Eine chronologische Durchsicht dieser Arbeiten läßt uns deutlich erkennen, wie Bach sich mehr und mehr von den niederländischen und norddeutschen Vorbildern frei macht. Das phantastische, zügellose und keck virtuose Element tritt zurück zu Gunsten einer konsequenten und erschöpfenden Gedankenentwickelung, bei welcher der Reichthum der Phantasie und die Frische und Eigenthümlichkeit des Temperamentes gleichwohl nicht verkürzt erscheinen. Einen großen Antheil an dieser Umwandlung dürfen wir der italienischen Musik zuschreiben, deren nähere Bekanntschaft Bach zuerst in Weimar machte. In den Klavierübertragungen Vivaldi’scher Violinkoncerte, in der oft genannten Fuge über ein Thema von Legrenzi, in der Canzone D-moll (Frescobaldi nachgebildet) und in ähnlichen Arbeiten hat Bach die direkten Früchte dieser italienischen Studien niedergelegt. Bisweilen stehen diese Uebertragungen und Bearbeitungen zu den Originalvorlagen in einem Verhältniß wie die aufgegangene Ernte zu den Saatkörnern. Der besondere Liebling Bach’s war Albinoni, ein angenehmer, herzhafter venetianischer Dilettant.
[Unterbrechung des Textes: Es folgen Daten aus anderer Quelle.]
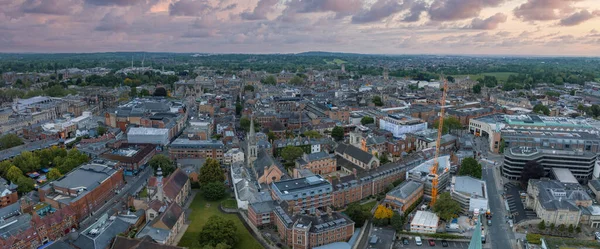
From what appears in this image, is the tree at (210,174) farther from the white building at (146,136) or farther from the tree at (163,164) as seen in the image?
the white building at (146,136)

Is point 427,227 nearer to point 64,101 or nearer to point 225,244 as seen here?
point 225,244

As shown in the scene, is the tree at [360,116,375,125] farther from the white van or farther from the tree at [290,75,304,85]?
the tree at [290,75,304,85]

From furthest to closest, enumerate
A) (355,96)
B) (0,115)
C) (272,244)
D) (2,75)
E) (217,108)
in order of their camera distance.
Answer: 1. (2,75)
2. (355,96)
3. (217,108)
4. (0,115)
5. (272,244)

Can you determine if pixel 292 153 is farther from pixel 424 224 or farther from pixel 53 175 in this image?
pixel 53 175

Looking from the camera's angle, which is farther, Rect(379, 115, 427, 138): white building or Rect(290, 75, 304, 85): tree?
Rect(290, 75, 304, 85): tree

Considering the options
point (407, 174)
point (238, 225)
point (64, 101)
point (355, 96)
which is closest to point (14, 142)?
point (64, 101)

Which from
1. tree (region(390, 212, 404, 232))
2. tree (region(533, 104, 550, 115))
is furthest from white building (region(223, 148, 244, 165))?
tree (region(533, 104, 550, 115))
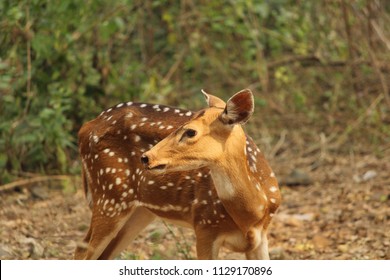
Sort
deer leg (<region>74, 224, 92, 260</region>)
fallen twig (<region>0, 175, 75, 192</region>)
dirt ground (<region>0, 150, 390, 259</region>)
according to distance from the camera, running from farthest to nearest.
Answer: fallen twig (<region>0, 175, 75, 192</region>), dirt ground (<region>0, 150, 390, 259</region>), deer leg (<region>74, 224, 92, 260</region>)

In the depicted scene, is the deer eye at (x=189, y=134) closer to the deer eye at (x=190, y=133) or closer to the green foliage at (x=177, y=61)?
the deer eye at (x=190, y=133)

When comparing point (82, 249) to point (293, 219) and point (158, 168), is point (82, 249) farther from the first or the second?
point (293, 219)

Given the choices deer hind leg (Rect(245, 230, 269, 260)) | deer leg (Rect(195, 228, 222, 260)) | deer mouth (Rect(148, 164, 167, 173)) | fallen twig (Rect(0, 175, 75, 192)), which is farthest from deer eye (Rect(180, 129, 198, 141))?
fallen twig (Rect(0, 175, 75, 192))

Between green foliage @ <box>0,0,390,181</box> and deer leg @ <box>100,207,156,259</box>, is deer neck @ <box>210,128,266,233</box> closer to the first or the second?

Von Weimar aus verbreitete sich auch zuerst Bach’s Ruf als Orgelspieler. Häufige Kunstreisen, die er in der Regel im Herbst unternahm, trugen dazu das Ihrige bei. Einmal, in Kassel, riß er durch ein bloßes Pedalsolo den Prinzen Friedrich, den nachmaligen König von Schweden, zu solchem Enthusiasmus hin, daß dieser seinen Brillantring vom Finger zog und ihn an die Hand Bach’s steckte. Besonderes Aufsehen erregte er im Jahre 1717 in Dresden durch seinen Sieg über den französischen Klavier- und Orgelspieler Marchand. Dieses bewunderte und verhätschelte Schoßkind aller damaligen Virtuosenanbeter hatte unsern Sebastian Bach zu einem Wettspiel aufgefordert. Marchand verließ aber am Abend vor dem Gefecht in heimlicher Flucht das Feld, nachdem er Bach privatim gehört. Der Ruf von Bach’s Spielkunst stieg seitdem ins Mythische und lebt noch heute bis in die abgelegenen Punkte des sächsischen Landes hinein in Anekdoten fort, deren Abenteuerlichkeit die bekannten Paganini-Fabeln beinahe erreicht. Im Gefolge des Virtuosen wurde auch der Komponist Bach bekannt. Hier und da brachte er außer seinen Orgelkompositionen eine Kantate zur Aufführung, so 1716 in Leipzig bei Gelegenheit seines ersten Besuchs in der Stadt seines späteren Wirkens.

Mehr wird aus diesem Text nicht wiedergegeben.